1. Could necessity really be the mother of invention? It may be that even in the increasingly wacky world of Canadian federal politics today necessity finally will prove the mother of some creative and quite constructive invention. But just to start with, as a matter of practical politics it is at best extremely difficult to imagine New Democrat leader Jack Layton and/or the Liberal caucus somehow managing to put together a fresh coalition government in the present 40th Parliament, with Stephane Dion (or anyone else for that matter?) at the helm.

And then, even if this somehow were to prove possible, a Liberal-NDP coalition in the present Canadian House of Commons would still command only 114 seats – considerably less than the present minority Conservatives’ 143 seats, let alone the 155 seats needed for a bare majority government. It may be worth noting that the Liberals and New Democrats combined won more than 44% of the popular vote in the October 14 election, compared with less than 38% for the Conservatives.
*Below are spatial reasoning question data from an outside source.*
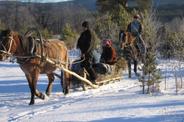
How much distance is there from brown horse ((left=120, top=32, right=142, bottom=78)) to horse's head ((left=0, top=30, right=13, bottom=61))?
23.0ft

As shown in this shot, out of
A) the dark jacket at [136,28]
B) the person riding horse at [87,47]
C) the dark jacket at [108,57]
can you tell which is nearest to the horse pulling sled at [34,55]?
the person riding horse at [87,47]

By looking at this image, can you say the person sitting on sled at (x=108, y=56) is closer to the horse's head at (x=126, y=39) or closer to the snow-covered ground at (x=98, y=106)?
the snow-covered ground at (x=98, y=106)

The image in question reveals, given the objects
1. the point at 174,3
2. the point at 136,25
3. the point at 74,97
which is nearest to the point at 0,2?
the point at 174,3

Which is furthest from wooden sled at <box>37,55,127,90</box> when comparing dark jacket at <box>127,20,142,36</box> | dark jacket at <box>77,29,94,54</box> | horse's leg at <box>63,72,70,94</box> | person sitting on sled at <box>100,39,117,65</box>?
dark jacket at <box>127,20,142,36</box>

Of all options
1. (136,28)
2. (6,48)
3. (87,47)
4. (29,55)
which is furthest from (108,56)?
(6,48)

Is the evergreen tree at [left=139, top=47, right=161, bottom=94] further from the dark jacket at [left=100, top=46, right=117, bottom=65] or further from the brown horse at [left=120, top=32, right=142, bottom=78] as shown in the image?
the brown horse at [left=120, top=32, right=142, bottom=78]

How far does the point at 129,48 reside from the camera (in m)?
19.3

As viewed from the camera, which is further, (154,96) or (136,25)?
(136,25)

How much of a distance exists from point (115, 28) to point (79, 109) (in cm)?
1668

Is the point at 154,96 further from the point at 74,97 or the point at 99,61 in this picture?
the point at 99,61

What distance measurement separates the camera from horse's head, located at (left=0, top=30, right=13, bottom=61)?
12305 mm

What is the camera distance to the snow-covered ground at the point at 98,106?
9969mm

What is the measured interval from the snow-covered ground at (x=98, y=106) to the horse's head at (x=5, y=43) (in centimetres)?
113

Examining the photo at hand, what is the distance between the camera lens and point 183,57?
18.3 meters
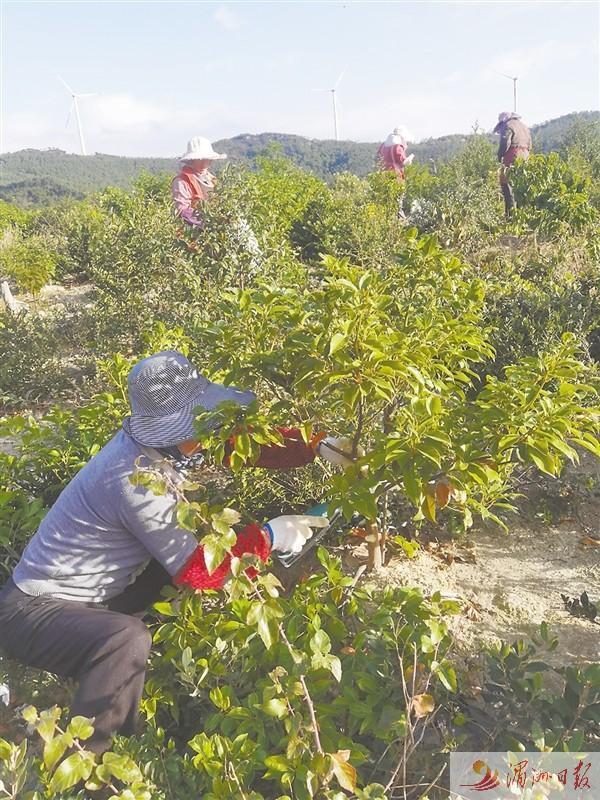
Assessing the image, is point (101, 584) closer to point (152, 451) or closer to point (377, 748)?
point (152, 451)

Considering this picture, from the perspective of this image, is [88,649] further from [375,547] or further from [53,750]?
[375,547]

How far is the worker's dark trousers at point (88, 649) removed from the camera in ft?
5.95

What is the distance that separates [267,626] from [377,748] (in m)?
0.66

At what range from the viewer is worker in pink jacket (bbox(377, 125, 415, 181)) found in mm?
10820

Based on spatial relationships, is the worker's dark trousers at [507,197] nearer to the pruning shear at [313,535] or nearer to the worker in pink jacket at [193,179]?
the worker in pink jacket at [193,179]

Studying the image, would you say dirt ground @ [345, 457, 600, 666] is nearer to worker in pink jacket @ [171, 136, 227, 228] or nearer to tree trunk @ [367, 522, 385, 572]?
tree trunk @ [367, 522, 385, 572]

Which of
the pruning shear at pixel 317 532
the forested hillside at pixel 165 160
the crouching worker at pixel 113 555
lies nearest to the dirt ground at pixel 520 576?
the pruning shear at pixel 317 532

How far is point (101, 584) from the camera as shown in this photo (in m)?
2.12

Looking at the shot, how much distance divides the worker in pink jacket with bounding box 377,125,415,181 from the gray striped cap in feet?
32.2

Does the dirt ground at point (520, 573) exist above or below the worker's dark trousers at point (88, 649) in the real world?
below

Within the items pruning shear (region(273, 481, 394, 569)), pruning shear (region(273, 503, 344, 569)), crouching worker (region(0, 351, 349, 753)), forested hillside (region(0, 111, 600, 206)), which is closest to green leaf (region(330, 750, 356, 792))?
crouching worker (region(0, 351, 349, 753))

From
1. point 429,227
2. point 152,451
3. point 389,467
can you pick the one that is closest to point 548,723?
point 389,467

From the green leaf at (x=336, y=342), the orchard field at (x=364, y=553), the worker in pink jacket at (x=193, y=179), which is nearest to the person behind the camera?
the orchard field at (x=364, y=553)

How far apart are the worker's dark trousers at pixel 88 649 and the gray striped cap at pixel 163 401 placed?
0.60 meters
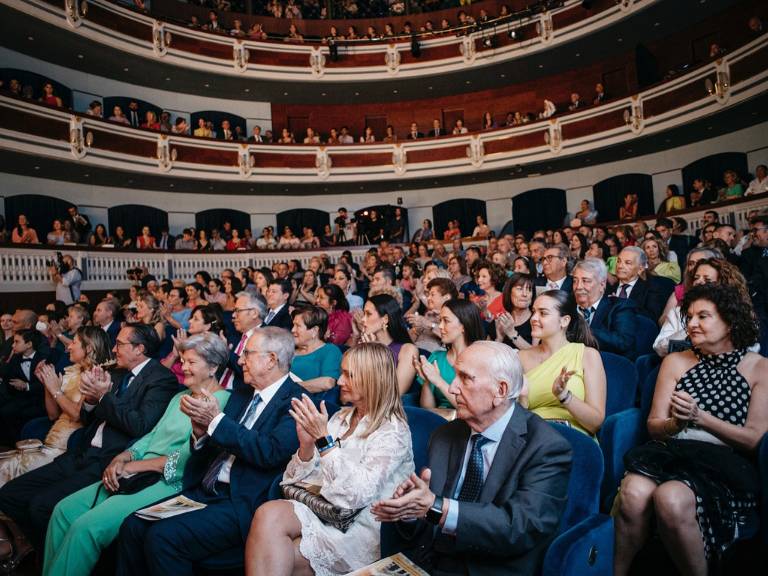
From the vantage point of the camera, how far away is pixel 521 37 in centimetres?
1227

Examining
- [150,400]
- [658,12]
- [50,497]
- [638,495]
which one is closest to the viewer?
[638,495]

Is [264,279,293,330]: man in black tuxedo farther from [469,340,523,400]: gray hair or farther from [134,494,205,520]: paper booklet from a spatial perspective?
[469,340,523,400]: gray hair

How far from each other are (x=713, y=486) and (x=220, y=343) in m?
2.06

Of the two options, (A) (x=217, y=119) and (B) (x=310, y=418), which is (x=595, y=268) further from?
(A) (x=217, y=119)

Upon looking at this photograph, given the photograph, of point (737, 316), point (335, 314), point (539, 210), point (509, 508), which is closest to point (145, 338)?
point (335, 314)

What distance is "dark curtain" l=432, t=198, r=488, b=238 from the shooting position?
1499 cm

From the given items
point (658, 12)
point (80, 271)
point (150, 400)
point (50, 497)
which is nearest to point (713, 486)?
point (150, 400)

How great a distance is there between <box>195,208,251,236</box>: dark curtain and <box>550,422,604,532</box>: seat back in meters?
13.4

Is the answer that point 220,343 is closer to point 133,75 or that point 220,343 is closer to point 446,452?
point 446,452

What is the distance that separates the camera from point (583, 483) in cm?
174

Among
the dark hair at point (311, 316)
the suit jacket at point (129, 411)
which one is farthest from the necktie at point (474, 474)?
the dark hair at point (311, 316)

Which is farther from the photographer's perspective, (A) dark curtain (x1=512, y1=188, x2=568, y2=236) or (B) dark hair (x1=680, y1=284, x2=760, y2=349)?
(A) dark curtain (x1=512, y1=188, x2=568, y2=236)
But given our electoral system, this doesn’t count. (And in any case even the Liberals and New Democrats together did not win a majority of the popular vote. And the Green Party, whose popular vote would give a majority if added to the Liberal-NDP total, did not win any seats in Parliament at all.)

To provide a serious alternative government to the current Harper Conservatives in the present 40th Parliament, any Liberal-NDP coalition would also have to enjoy some form of guaranteed support from the 49 seats held by Gilles Duceppe’s Bloc Quebecois. All told a Liberal-NDP (+ BQ) coalition of this sort would command 163 seats – enough in fact for an effective majority government. But this would mean that the Bloc Quebecois – a party theoretically still devoted to the abolition of the present Canadian federal government in principle – would become a kind of virtual member of a Canadian federal government. Stranger things may have happened in the always fairly strange world of Canadian politics. But it is not easy to remember just what they are offhand.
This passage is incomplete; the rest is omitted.